● Exercise details
Write out all of the lines below, exactly and completely.

● Source material

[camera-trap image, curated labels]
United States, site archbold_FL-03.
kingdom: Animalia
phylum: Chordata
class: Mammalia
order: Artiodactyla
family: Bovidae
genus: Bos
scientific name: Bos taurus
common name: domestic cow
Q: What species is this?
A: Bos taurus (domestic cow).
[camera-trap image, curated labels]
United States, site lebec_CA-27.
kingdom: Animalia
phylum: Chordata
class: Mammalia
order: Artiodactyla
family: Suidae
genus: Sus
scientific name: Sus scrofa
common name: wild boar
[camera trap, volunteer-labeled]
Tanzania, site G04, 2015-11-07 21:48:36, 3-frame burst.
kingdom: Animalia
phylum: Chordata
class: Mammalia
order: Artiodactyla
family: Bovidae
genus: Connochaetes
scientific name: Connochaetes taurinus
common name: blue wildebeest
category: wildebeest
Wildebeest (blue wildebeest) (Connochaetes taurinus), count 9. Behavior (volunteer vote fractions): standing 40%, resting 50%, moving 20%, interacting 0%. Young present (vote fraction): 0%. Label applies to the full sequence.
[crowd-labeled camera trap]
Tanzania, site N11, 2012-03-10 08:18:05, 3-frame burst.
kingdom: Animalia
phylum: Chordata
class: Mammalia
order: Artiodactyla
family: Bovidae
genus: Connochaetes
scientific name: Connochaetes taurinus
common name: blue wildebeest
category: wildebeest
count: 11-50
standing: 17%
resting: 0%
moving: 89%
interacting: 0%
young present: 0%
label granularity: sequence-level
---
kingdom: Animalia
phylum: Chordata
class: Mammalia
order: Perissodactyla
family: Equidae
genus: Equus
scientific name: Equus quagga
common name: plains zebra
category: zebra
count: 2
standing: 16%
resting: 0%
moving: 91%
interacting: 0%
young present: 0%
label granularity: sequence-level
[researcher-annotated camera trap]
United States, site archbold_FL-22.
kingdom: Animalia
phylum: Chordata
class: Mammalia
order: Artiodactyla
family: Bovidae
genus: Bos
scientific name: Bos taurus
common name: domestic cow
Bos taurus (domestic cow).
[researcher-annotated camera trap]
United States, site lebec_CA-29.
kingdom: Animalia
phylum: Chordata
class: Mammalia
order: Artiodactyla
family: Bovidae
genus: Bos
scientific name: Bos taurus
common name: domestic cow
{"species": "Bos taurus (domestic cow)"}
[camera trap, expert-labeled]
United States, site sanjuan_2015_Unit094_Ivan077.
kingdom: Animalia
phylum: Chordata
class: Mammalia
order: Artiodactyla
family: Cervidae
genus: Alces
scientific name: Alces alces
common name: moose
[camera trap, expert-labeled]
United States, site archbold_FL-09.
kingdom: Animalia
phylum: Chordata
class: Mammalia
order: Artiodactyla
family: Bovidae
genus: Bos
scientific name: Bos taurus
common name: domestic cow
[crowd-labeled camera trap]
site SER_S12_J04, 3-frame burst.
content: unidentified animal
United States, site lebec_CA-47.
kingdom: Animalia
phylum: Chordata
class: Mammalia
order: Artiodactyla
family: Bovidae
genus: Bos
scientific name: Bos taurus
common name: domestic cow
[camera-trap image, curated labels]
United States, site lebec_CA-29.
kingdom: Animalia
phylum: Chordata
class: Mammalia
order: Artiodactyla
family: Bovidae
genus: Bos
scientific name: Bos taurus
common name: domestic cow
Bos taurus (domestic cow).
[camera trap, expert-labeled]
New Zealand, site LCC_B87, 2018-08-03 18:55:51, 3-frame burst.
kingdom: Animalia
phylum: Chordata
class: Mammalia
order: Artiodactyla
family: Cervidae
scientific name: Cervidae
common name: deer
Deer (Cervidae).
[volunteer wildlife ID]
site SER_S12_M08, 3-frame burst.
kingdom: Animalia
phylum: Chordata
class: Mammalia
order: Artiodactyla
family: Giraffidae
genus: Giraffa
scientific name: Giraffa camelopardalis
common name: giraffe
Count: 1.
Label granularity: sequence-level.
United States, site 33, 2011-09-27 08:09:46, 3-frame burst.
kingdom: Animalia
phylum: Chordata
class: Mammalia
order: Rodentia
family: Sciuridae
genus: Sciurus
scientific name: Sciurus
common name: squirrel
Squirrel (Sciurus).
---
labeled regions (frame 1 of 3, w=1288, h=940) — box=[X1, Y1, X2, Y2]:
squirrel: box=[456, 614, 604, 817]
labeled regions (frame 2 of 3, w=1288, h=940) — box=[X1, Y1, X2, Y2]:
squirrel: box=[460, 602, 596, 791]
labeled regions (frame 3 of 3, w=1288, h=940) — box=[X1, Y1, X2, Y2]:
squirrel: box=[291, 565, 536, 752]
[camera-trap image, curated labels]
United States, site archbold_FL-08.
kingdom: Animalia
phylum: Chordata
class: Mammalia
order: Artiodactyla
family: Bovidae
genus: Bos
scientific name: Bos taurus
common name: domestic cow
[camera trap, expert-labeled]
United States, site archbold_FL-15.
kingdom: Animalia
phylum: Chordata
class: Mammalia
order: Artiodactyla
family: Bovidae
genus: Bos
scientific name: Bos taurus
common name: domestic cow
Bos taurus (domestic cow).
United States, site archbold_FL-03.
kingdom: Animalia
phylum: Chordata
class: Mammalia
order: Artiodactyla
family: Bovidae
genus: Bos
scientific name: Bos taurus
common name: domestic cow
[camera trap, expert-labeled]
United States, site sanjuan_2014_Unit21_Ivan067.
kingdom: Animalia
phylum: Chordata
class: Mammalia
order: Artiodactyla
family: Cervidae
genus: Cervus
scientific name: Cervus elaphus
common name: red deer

● Response
[camera-trap image, curated labels]
United States, site archbold_FL-03.
kingdom: Animalia
phylum: Chordata
class: Mammalia
order: Artiodactyla
family: Bovidae
genus: Bos
scientific name: Bos taurus
common name: domestic cow
Q: What species is this?
A: Bos taurus (domestic cow).
[camera-trap image, curated labels]
United States, site lebec_CA-27.
kingdom: Animalia
phylum: Chordata
class: Mammalia
order: Artiodactyla
family: Suidae
genus: Sus
scientific name: Sus scrofa
common name: wild boar
[camera trap, volunteer-labeled]
Tanzania, site G04, 2015-11-07 21:48:36, 3-frame burst.
kingdom: Animalia
phylum: Chordata
class: Mammalia
order: Artiodactyla
family: Bovidae
genus: Connochaetes
scientific name: Connochaetes taurinus
common name: blue wildebeest
category: wildebeest
Wildebeest (blue wildebeest) (Connochaetes taurinus), count 9. Behavior (volunteer vote fractions): standing 40%, resting 50%, moving 20%, interacting 0%. Young present (vote fraction): 0%. Label applies to the full sequence.
[crowd-labeled camera trap]
Tanzania, site N11, 2012-03-10 08:18:05, 3-frame burst.
kingdom: Animalia
phylum: Chordata
class: Mammalia
order: Artiodactyla
family: Bovidae
genus: Connochaetes
scientific name: Connochaetes taurinus
common name: blue wildebeest
category: wildebeest
count: 11-50
standing: 17%
resting: 0%
moving: 89%
interacting: 0%
young present: 0%
label granularity: sequence-level
---
kingdom: Animalia
phylum: Chordata
class: Mammalia
order: Perissodactyla
family: Equidae
genus: Equus
scientific name: Equus quagga
common name: plains zebra
category: zebra
count: 2
standing: 16%
resting: 0%
moving: 91%
interacting: 0%
young present: 0%
label granularity: sequence-level
[researcher-annotated camera trap]
United States, site archbold_FL-22.
kingdom: Animalia
phylum: Chordata
class: Mammalia
order: Artiodactyla
family: Bovidae
genus: Bos
scientific name: Bos taurus
common name: domestic cow
Bos taurus (domestic cow).
[researcher-annotated camera trap]
United States, site lebec_CA-29.
kingdom: Animalia
phylum: Chordata
class: Mammalia
order: Artiodactyla
family: Bovidae
genus: Bos
scientific name: Bos taurus
common name: domestic cow
{"species": "Bos taurus (domestic cow)"}
[camera trap, expert-labeled]
United States, site sanjuan_2015_Unit094_Ivan077.
kingdom: Animalia
phylum: Chordata
class: Mammalia
order: Artiodactyla
family: Cervidae
genus: Alces
scientific name: Alces alces
common name: moose
[camera trap, expert-labeled]
United States, site archbold_FL-09.
kingdom: Animalia
phylum: Chordata
class: Mammalia
order: Artiodactyla
family: Bovidae
genus: Bos
scientific name: Bos taurus
common name: domestic cow
[crowd-labeled camera trap]
site SER_S12_J04, 3-frame burst.
content: unidentified animal
United States, site lebec_CA-47.
kingdom: Animalia
phylum: Chordata
class: Mammalia
order: Artiodactyla
family: Bovidae
genus: Bos
scientific name: Bos taurus
common name: domestic cow
[camera-trap image, curated labels]
United States, site lebec_CA-29.
kingdom: Animalia
phylum: Chordata
class: Mammalia
order: Artiodactyla
family: Bovidae
genus: Bos
scientific name: Bos taurus
common name: domestic cow
Bos taurus (domestic cow).
[camera trap, expert-labeled]
New Zealand, site LCC_B87, 2018-08-03 18:55:51, 3-frame burst.
kingdom: Animalia
phylum: Chordata
class: Mammalia
order: Artiodactyla
family: Cervidae
scientific name: Cervidae
common name: deer
Deer (Cervidae).
[volunteer wildlife ID]
site SER_S12_M08, 3-frame burst.
kingdom: Animalia
phylum: Chordata
class: Mammalia
order: Artiodactyla
family: Giraffidae
genus: Giraffa
scientific name: Giraffa camelopardalis
common name: giraffe
Count: 1.
Label granularity: sequence-level.
United States, site 33, 2011-09-27 08:09:46, 3-frame burst.
kingdom: Animalia
phylum: Chordata
class: Mammalia
order: Rodentia
family: Sciuridae
genus: Sciurus
scientific name: Sciurus
common name: squirrel
Squirrel (Sciurus).
---
labeled regions (frame 1 of 3, w=1288, h=940) — box=[X1, Y1, X2, Y2]:
squirrel: box=[456, 614, 604, 817]
labeled regions (frame 2 of 3, w=1288, h=940) — box=[X1, Y1, X2, Y2]:
squirrel: box=[460, 602, 596, 791]
labeled regions (frame 3 of 3, w=1288, h=940) — box=[X1, Y1, X2, Y2]:
squirrel: box=[291, 565, 536, 752]
[camera-trap image, curated labels]
United States, site archbold_FL-08.
kingdom: Animalia
phylum: Chordata
class: Mammalia
order: Artiodactyla
family: Bovidae
genus: Bos
scientific name: Bos taurus
common name: domestic cow
[camera trap, expert-labeled]
United States, site archbold_FL-15.
kingdom: Animalia
phylum: Chordata
class: Mammalia
order: Artiodactyla
family: Bovidae
genus: Bos
scientific name: Bos taurus
common name: domestic cow
Bos taurus (domestic cow).
United States, site archbold_FL-03.
kingdom: Animalia
phylum: Chordata
class: Mammalia
order: Artiodactyla
family: Bovidae
genus: Bos
scientific name: Bos taurus
common name: domestic cow
[camera trap, expert-labeled]
United States, site sanjuan_2014_Unit21_Ivan067.
kingdom: Animalia
phylum: Chordata
class: Mammalia
order: Artiodactyla
family: Cervidae
genus: Cervus
scientific name: Cervus elaphus
common name: red deer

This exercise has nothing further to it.